Comparative Analysis of the Levels of Matrix Metalloproteinase 9, Renal and Lipid Profile between Hypertensive and Normotensive Individuals in South Indian Population

Hypertension, a prevalent chronic medical condition affecting a substantial proportion of the global populace, is characterized by elevated levels of blood pressure [1]. The primary (essential) and secondary types are the main classifications of hypertension, with primary hypertension representing the majority of cases. In contrast, secondary hypertension is linked to identifiable factors such as chronic kidney disease or endocrine disorders. Various factors including genetic predisposition, lifestyle preferences, and environmental factors influence the development of hypertension [2]. Lifestyle adjustments like weight control, physical activity, and dietary changes are pivotal in the prevention and treatment of hypertension. Complications arising from hypertension can result in severe health consequences like atherosclerosis, coronary artery disease, stroke, and heart failure [3]. Matrix metalloproteinase is a group of zinc dependent endopeptidases. It consists of 23 members and are classified as either secreted types or membrane bound MMPs. Among the secreted group, the Among the secreted group, the gelatine binding MMPs includes MMP 2 and MMP 9. The MMPs plays a crucial role during both various physiological and pathological process. The vessel wall has collagen and matrix content in it. Thus the MMPs plays a role in the regulation and remodelling of the vessel wall architecture.

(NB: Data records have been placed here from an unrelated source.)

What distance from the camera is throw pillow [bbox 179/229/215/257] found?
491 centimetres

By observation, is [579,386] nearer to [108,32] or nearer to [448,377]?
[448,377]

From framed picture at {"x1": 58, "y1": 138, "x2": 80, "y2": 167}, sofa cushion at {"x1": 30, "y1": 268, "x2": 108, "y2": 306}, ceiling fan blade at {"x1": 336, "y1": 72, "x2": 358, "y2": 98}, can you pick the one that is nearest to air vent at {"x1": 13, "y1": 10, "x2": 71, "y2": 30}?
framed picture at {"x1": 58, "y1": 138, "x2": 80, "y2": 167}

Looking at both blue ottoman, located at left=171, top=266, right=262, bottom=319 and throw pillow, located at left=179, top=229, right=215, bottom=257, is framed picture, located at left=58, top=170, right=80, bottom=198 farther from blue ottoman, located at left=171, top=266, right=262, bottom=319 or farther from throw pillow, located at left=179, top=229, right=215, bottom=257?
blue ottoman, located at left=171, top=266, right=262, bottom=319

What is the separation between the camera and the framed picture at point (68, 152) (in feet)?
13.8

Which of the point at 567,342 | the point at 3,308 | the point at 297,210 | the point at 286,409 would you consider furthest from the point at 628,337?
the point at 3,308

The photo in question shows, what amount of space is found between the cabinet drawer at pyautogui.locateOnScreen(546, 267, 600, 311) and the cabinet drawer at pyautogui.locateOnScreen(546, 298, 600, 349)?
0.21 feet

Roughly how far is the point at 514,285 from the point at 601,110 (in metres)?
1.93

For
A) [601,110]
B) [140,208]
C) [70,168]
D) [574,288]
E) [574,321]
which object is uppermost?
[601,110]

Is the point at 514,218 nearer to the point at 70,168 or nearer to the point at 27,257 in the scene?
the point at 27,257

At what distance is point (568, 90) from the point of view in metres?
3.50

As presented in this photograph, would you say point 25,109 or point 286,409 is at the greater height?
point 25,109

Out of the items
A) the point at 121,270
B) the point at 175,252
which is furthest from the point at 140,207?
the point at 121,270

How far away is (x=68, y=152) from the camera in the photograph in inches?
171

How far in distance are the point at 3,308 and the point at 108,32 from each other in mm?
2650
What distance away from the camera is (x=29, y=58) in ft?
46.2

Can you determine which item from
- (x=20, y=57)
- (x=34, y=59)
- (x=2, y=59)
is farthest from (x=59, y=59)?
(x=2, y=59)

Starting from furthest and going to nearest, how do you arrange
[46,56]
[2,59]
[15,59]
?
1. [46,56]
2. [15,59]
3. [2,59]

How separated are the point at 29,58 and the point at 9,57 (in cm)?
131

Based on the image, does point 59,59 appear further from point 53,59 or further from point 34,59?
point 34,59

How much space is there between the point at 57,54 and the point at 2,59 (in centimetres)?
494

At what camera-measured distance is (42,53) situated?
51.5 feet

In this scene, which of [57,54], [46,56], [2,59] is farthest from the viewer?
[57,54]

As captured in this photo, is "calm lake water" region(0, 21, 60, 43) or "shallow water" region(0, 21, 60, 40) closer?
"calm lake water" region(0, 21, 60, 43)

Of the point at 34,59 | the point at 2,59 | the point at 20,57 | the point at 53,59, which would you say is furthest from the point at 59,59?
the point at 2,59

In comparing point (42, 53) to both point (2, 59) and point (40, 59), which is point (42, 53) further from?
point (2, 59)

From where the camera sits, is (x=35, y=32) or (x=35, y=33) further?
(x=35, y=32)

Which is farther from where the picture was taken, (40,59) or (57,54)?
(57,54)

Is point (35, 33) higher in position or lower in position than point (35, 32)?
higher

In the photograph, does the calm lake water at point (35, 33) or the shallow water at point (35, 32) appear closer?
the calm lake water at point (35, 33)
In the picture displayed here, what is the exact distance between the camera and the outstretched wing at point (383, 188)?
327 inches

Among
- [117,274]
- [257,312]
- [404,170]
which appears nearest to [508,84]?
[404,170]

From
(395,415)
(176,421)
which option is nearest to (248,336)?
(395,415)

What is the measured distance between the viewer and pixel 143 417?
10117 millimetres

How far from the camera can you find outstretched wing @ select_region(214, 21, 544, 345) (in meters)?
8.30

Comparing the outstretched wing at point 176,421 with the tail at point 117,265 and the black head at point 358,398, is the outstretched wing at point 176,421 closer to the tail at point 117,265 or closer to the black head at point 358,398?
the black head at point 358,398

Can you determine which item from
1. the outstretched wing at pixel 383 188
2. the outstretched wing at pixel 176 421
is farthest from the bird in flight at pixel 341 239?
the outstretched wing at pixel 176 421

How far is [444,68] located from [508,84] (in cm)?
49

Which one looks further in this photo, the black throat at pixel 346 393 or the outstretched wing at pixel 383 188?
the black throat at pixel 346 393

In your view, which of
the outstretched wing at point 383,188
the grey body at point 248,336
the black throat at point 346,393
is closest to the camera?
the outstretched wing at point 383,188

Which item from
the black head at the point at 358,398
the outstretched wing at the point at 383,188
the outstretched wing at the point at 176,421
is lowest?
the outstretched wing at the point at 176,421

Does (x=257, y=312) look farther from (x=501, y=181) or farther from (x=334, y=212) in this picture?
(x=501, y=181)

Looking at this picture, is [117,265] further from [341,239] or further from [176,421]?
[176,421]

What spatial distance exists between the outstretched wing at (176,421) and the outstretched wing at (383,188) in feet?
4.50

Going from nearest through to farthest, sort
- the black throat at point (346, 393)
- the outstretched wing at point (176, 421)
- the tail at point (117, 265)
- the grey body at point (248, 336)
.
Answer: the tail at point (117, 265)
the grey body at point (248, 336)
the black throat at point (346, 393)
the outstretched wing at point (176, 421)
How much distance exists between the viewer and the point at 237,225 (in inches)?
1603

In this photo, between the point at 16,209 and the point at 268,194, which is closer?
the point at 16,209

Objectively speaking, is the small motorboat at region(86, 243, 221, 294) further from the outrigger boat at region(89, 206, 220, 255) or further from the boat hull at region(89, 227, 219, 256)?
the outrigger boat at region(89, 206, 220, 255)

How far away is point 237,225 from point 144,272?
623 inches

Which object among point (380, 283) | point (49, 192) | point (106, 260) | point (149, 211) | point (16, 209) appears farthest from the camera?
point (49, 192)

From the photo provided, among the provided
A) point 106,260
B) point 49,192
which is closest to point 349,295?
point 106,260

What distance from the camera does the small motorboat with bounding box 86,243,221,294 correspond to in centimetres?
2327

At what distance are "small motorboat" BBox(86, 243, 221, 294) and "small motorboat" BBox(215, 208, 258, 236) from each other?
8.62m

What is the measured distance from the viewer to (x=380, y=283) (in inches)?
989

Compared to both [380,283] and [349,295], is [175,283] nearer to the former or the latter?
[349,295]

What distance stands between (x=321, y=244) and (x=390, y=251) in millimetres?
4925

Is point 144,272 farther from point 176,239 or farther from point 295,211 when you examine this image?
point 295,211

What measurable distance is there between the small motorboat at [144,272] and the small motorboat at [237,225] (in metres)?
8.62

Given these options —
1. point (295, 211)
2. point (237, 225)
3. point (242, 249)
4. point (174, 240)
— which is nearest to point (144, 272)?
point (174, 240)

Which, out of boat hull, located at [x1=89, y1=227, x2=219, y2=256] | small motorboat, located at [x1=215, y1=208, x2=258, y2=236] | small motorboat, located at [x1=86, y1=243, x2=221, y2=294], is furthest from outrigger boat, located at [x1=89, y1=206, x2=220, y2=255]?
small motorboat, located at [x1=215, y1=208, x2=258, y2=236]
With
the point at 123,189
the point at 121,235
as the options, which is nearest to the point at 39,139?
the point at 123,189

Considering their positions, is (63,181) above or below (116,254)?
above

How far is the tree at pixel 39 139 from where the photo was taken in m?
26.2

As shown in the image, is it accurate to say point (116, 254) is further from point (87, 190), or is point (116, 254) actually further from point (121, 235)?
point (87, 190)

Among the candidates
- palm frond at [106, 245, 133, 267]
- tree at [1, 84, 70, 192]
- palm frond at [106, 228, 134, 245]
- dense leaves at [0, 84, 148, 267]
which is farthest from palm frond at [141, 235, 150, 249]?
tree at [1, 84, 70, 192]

The early stage of hypertension is regulated by MMP 9 leading to arterial stiffness and debilitation [4].

The involvement of matrix metalloproteinases, especially MMP-9, in the pathophysiology of hypertension impacts vascular restructuring and the formation of atherosclerotic plaques [5]. A comprehensive understanding of the mechanisms underpinning hypertension and its complications is vital for crafting effective management approaches. The various risk factors associated with hypertension includes hyperlipidemia, uric acid, urea creatinine, serum albumin and serum electrolyte levels. Any variations in the levels of these inflammatory markers might influence the cardiovascular pathogenesis [6]. By elucidating the role of MMP-9 in hypertension, this research contributes to enhancing the current comprehension of the pathophysiology of this prevalent ailment. The accumulation of LDL cholesterol in the arteries can lead to a narrowing and hardening of the vascular pathway, increasing the resistance to blood flow and subsequently raising blood pressure. Similarly, higher triglyceride levels can have detrimental effects on the endothelium, the lining of blood vessels, and other regulatory mechanisms that control blood pressure. The renal profile and dyslipidemia are an important risk factor for the cardiovascular morbidity. Additionally, current research is delving into the complex interaction between MMP-9 and various inflammatory markers to uncover the fundamental mechanisms behind hypertension and discover novel avenues for more efficient treatment strategies. This study seeks to assess the levels of plasma MMP-9, serum lipid, liver and renal profile in individuals with primary hypertension, aiming to explore potential associations between these biomarkers.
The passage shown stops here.